Work task:
In the article on mental health funding cuts, by what percentage does Karen Davis say NSFT's funding has been cut?

Source document:
★ ★ ★ ★ ★

Cuts are to blame for region’s mental health crisis, councillor claims
PUBLISHED: 18:00 29 November 2018 | UPDATED: 11:27 30 November 2018
Nearly £32m has been cut from mental health services in the region in the last five years, it has been claimed.
As Norfolk and Suffolk Foundation Trust (NSFT) was plunged into special measures for the third time on Wednesday, Norwich North MP Chloe Smith said the situation was “not about money, it’s about leadership”.
And NSFT boss Antek Lejk said: “I don’t want to say it’s all because we’re underfunded, there are things to fix.”
But Karen Davis, a Labour councillor on Norwich City Council and party parliamentary candidate for Norwich North, said: “So if it’s ‘not about money’, why since 2014 has the share of the Norfolk NHS budget going to mental health fallen by 8.3pc? If it’s ‘not about money’, why in the last five years has at least £31.8m has gone missing from mental health services in Norfolk and Suffolk?”
Commissioners, who allocate money to health services, disputed this and said more money had been put into mental health in recent years - even if not all of it had gone to NSFT.
But Ms Davis said: “NSFT’s funding has been cut by 13pc as mental health referrals have soared by 48pc in the last few years. NSFT has been the victim of some of the deepest cuts to mental health in country.”

★ ★ ★ ★ ★

(Stored data entries)
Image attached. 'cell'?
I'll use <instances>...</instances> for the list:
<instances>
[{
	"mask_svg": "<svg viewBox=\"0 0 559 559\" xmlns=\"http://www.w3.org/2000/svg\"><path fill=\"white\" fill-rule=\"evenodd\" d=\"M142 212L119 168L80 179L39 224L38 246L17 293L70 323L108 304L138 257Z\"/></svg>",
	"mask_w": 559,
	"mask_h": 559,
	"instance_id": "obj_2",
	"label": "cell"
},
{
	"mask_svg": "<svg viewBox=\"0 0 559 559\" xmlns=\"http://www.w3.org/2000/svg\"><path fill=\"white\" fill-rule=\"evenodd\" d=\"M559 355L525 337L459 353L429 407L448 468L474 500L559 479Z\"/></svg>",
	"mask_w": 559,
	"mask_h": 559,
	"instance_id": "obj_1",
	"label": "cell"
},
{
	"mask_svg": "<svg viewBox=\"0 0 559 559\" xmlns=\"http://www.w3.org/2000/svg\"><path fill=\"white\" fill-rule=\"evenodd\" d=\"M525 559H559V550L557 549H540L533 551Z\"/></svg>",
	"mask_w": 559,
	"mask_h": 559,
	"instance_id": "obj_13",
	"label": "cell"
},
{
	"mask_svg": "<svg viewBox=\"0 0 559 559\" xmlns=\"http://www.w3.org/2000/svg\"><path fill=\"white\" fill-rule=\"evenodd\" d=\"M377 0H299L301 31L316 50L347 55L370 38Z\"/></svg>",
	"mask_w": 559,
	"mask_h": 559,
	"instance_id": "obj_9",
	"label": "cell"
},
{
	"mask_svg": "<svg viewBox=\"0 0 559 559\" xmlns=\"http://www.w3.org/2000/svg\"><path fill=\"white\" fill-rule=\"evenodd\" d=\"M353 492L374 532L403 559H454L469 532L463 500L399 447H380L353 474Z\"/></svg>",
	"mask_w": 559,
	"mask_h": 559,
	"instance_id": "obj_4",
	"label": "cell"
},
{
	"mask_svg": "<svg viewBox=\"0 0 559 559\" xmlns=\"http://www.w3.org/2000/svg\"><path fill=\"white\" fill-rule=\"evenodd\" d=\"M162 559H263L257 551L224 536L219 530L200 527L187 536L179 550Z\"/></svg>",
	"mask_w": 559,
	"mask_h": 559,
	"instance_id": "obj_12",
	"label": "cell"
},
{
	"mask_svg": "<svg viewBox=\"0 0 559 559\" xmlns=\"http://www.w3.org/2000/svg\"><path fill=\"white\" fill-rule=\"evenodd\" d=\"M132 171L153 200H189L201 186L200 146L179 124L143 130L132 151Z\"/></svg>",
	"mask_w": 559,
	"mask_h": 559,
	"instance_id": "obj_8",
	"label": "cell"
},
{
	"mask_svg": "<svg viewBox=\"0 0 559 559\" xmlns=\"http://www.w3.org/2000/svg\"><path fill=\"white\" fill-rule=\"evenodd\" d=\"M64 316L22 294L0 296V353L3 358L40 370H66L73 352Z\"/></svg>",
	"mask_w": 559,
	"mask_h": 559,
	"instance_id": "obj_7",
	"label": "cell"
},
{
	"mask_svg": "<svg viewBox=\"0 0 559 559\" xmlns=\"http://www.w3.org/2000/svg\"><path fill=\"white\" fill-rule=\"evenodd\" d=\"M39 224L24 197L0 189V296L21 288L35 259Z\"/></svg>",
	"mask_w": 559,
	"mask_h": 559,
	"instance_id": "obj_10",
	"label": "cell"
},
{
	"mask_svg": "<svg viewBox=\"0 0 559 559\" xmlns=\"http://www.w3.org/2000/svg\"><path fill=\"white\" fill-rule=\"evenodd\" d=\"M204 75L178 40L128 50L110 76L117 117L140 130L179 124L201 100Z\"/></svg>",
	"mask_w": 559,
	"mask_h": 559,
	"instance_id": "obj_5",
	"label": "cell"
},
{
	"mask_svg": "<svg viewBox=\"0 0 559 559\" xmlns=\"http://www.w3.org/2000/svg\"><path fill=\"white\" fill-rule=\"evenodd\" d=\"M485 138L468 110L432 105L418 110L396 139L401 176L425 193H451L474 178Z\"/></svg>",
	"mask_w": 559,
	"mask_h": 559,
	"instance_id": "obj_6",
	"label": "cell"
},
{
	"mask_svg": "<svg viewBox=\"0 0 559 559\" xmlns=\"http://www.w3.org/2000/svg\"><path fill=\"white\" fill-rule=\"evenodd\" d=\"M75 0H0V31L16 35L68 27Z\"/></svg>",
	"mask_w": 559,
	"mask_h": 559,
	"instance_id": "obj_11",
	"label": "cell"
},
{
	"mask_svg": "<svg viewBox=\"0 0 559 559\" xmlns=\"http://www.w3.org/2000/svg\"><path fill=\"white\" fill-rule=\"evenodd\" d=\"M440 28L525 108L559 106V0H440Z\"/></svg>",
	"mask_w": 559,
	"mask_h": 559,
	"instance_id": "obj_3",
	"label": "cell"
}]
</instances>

★ ★ ★ ★ ★

Solution for this problem:
By 13pc.